INFORMATION SHOWN below:

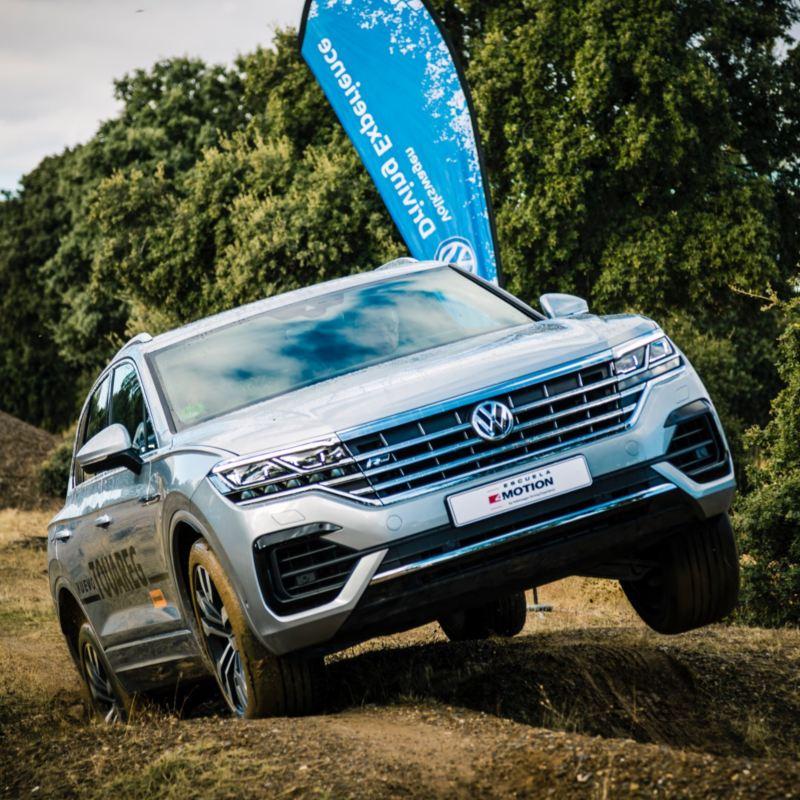 Volkswagen Touareg en un evento de Driving Experience conduciendo por el barro en Segovia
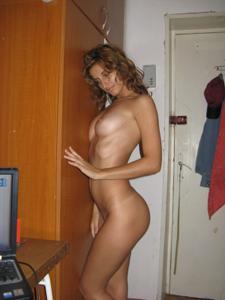 Худая девушка с отличной задницей - фото #7
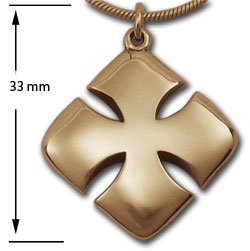 Maltese Cross Pendant in 14K Gold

End of INFORMATION SHOWN.

WHAT IS NEEDED: Output a faithful copy of the data, with each picture left out.

YOUR SOLUTION:
 Volkswagen Touareg en un evento de Driving Experience conduciendo por el barro en Segovia
 Худая девушка с отличной задницей - фото #7
 Maltese Cross Pendant in 14K Gold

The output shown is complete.